NOAA-EMC / fv3atm

Other
29 stars 154 forks source link

Bug in GFS_typedefs.F90? Should Model%nto and Model%nto2 always be initialized? #870

Open climbfuji opened 6 days ago

climbfuji commented 6 days ago

See https://github.com/NOAA-EMC/fv3atm/blob/a9364591091c836984a40107729720705847c195/ccpp/data/GFS_typedefs.F90#L5181

Model%nto and Model%nto2 are only initialized if the CPP directive MULTI_GASES is set. But these variables always exist (see lines 1490-1491) and therefore remain uninitialized.

In lines 5398-5399, they are used to set up the label_dtend_tracer array if ldiag3d is true. Since ldiag3d can be true without MULTI_GASES being set, it looks like uninitialized values of nto and nto2 are passed to that routine. Unless I am not seeing it. Depending on the system you are on, this can have bad consequences. Example: on my laptop and on Nautilus (a DoD Penguin Linux system), they both always have value zero. That results in double free memory corruption errors later in the add_dtend calls. On Narwhal (a DoD Cray system), they have very large but different integer values that result in out of bounds errors. This is with NEPTUNE and not with the UFS, but if I read the code in GFS_typedefs correctly, the bug seems to be there, too?

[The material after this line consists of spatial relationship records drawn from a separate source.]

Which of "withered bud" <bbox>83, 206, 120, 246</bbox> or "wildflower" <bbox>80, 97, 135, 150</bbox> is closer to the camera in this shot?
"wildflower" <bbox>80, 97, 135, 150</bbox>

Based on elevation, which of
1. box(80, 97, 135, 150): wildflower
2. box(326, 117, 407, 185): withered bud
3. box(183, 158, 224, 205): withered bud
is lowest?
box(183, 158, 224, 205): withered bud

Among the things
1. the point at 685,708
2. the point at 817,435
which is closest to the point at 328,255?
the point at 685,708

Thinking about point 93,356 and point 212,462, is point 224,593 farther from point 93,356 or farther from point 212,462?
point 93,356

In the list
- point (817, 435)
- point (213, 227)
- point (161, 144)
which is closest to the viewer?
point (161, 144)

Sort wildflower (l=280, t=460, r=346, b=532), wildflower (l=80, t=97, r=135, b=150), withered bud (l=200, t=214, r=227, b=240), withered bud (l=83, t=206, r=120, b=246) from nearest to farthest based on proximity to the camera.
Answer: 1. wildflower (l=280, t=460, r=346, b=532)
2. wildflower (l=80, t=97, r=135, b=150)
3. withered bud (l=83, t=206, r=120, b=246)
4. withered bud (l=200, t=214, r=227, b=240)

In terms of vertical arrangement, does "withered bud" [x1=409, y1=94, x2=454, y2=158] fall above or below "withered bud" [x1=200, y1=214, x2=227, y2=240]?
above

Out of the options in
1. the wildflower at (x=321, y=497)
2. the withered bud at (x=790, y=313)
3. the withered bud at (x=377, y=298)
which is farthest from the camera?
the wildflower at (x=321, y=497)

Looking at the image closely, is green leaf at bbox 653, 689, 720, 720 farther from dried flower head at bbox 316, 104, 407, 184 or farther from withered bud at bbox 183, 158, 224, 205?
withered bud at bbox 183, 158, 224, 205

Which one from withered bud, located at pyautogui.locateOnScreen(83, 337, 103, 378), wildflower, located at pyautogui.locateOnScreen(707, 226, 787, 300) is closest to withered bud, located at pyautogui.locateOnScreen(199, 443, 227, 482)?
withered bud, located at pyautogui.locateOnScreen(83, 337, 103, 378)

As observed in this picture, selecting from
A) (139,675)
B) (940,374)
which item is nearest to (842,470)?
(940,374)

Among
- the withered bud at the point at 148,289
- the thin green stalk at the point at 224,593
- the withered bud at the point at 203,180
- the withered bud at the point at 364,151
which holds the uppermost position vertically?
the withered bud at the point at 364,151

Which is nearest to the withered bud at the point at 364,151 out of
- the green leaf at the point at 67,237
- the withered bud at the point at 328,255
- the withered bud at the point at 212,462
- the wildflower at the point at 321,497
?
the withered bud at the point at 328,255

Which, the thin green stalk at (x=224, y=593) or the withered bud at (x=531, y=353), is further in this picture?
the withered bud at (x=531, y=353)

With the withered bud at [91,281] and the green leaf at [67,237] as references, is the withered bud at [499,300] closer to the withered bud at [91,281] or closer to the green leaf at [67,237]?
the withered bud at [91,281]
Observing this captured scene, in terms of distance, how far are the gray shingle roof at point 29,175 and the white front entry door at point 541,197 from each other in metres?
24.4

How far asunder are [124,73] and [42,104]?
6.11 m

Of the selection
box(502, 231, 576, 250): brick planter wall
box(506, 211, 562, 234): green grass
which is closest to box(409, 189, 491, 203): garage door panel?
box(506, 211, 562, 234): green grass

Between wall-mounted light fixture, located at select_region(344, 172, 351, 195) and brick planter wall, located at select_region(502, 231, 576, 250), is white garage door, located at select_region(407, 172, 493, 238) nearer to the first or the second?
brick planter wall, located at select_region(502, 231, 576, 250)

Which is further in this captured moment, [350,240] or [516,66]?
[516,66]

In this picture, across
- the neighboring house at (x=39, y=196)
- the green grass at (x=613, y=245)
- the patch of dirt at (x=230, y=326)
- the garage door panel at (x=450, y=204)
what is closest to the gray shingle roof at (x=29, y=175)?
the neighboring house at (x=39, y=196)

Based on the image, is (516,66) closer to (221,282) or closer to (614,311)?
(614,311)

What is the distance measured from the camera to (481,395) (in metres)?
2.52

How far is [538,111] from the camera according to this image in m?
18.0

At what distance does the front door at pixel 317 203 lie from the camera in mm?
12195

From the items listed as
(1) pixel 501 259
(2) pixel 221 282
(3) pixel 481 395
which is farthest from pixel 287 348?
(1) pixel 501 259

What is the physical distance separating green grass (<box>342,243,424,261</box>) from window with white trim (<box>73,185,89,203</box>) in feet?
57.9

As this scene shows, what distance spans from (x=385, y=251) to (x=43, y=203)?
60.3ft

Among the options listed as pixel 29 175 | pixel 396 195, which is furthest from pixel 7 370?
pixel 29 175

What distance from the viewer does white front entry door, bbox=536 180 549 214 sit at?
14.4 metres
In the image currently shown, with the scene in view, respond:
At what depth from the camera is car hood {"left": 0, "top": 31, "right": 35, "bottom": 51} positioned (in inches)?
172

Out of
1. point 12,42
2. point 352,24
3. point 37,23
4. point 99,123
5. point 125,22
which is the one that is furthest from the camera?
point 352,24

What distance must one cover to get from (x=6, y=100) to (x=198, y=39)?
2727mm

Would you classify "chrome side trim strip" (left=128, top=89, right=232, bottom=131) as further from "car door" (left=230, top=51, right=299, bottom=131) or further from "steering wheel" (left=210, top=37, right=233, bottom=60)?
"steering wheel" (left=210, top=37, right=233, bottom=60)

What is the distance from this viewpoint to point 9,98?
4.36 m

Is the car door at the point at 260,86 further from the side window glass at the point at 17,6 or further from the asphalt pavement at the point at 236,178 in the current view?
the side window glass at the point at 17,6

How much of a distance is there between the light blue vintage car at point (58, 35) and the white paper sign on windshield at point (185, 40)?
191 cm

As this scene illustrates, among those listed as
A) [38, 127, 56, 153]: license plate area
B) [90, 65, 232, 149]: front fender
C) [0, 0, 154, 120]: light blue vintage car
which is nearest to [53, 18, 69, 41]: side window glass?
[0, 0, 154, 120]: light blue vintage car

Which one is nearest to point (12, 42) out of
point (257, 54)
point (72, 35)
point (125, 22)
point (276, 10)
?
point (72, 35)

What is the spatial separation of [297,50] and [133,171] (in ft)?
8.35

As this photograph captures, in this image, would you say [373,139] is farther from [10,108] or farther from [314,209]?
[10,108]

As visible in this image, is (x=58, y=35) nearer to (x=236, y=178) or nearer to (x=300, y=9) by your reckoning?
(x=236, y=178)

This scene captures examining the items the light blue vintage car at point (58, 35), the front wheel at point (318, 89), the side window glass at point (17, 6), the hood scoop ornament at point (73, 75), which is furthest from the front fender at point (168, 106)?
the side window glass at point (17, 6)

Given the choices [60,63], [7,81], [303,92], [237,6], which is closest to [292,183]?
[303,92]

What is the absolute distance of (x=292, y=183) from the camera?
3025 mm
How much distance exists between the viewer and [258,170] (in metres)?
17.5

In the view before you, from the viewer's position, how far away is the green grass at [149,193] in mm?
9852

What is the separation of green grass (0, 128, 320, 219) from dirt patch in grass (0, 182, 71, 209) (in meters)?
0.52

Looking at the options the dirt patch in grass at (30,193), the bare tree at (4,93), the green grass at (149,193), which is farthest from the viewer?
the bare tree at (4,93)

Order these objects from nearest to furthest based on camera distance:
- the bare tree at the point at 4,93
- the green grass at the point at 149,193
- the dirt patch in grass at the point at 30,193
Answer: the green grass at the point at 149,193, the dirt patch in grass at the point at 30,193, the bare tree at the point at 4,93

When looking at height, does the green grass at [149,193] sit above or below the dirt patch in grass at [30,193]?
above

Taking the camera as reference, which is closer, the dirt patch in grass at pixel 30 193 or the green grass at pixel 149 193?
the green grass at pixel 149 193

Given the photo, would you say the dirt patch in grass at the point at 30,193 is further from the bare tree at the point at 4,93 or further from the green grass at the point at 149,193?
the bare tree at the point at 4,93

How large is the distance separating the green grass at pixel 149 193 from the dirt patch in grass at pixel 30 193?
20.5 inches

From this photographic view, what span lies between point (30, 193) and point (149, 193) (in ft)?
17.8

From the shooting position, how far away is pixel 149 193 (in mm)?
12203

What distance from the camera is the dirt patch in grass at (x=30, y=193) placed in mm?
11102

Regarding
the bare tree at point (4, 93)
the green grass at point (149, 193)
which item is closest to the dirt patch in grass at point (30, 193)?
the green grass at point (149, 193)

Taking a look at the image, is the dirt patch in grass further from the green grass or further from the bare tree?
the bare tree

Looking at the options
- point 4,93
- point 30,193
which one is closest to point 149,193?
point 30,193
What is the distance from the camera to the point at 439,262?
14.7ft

climbfuji commented 6 days ago

@DusanJovic-NOAA @SamuelTrahanNOAA I'd appreciate if you could take a look at this. If what I am saying above is correct, then I don't understand why you are not getting these double free or out of bounds errors. Thanks!

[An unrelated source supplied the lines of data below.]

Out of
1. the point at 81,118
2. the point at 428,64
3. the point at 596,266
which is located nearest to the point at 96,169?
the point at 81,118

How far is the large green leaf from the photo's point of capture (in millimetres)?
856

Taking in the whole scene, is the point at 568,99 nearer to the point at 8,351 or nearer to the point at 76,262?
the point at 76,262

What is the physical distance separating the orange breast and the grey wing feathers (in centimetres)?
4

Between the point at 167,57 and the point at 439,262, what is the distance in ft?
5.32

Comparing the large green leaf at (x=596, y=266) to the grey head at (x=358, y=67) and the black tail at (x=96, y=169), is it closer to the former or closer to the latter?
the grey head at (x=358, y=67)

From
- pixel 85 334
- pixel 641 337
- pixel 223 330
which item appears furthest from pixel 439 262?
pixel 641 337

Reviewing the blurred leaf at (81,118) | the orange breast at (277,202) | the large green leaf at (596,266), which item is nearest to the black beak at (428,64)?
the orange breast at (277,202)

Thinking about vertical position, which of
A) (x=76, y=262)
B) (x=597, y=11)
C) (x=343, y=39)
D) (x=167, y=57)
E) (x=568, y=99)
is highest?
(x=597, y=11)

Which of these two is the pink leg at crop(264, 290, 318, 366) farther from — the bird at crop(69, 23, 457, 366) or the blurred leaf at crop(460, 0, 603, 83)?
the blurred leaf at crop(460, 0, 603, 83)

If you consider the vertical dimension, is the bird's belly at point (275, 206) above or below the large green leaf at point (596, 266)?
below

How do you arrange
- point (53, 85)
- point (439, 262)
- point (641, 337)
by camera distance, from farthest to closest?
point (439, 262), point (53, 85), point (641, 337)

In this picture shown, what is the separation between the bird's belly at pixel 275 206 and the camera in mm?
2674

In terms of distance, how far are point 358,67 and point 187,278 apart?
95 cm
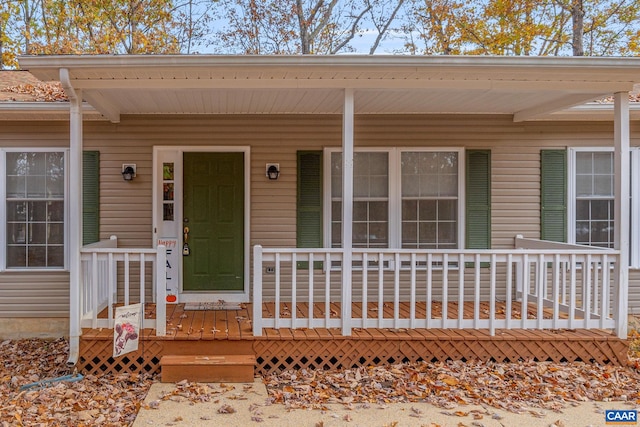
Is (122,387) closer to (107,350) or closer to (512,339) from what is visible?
(107,350)

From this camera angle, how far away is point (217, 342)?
14.7ft

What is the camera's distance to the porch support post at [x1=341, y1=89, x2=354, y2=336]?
4520 mm

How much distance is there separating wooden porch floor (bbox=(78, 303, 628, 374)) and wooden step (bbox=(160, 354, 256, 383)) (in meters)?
0.21

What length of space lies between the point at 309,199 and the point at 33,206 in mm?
3223

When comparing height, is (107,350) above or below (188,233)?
below

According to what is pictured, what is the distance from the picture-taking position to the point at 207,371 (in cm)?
428

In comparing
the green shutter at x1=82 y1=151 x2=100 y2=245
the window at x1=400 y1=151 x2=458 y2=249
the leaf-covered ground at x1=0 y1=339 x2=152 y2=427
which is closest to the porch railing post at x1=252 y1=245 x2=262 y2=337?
the leaf-covered ground at x1=0 y1=339 x2=152 y2=427

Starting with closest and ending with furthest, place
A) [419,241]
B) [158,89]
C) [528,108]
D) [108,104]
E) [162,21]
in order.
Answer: [158,89]
[108,104]
[528,108]
[419,241]
[162,21]

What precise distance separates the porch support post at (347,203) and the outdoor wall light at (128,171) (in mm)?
2728

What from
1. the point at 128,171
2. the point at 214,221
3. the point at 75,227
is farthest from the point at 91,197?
the point at 75,227

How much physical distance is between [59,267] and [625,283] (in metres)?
6.00

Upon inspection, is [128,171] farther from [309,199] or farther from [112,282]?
[309,199]

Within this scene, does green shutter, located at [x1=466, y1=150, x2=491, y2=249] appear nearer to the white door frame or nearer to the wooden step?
the white door frame

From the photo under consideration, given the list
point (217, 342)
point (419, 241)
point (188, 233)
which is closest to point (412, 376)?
point (217, 342)
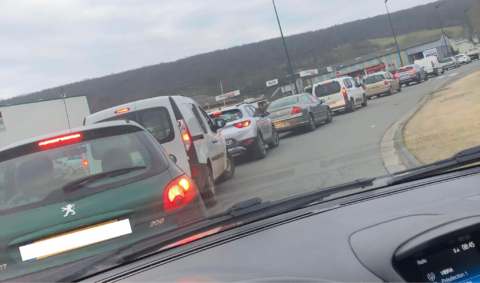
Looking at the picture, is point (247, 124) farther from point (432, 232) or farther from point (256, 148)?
point (432, 232)

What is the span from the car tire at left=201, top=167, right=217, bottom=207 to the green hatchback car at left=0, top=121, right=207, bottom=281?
50 centimetres

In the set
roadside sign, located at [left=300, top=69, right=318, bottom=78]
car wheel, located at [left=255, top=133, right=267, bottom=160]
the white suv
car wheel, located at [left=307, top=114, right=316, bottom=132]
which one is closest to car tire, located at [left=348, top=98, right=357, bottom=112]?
car wheel, located at [left=307, top=114, right=316, bottom=132]

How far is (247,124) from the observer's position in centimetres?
995

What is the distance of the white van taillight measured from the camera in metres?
5.58

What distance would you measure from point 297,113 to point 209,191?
9304mm

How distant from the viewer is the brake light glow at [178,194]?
130 inches

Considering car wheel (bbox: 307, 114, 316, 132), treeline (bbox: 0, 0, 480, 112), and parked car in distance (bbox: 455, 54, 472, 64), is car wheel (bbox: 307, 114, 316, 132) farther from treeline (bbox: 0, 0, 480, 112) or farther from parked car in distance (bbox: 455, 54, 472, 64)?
parked car in distance (bbox: 455, 54, 472, 64)

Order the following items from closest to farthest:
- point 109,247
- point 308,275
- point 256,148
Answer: point 308,275 < point 109,247 < point 256,148

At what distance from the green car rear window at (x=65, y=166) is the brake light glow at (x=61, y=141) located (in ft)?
0.04

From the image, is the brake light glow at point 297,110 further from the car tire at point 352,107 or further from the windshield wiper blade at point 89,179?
the windshield wiper blade at point 89,179

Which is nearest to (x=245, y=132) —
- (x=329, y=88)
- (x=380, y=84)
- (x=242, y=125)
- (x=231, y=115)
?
(x=242, y=125)

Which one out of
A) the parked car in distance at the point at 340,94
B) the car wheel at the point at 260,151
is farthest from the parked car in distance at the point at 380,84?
the car wheel at the point at 260,151

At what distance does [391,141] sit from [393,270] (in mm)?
4499

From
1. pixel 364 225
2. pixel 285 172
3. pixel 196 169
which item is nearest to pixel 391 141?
pixel 285 172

SamuelTrahanNOAA commented 6 days ago

I've seen other problems in the past with uninitialized indices from not calling get_tracer_index.

The nto and nto2 should always be initialized to something. I'd say zero is a good value if no tracers of that type exist.

EDIT: This is incorrect. See comments that follow.

climbfuji commented 6 days ago

If you call get_tracer_index for them (as I think you should), then they get value NO_TRACERS = -99, which then, together with your label_dtend_tracer logic, means they are skipped (index + 100 --> if <2 ignore) ?

SamuelTrahanNOAA commented 5 days ago

Yes, my apologies, you are right. The correct fix is to always call get_tracer_index for those variables.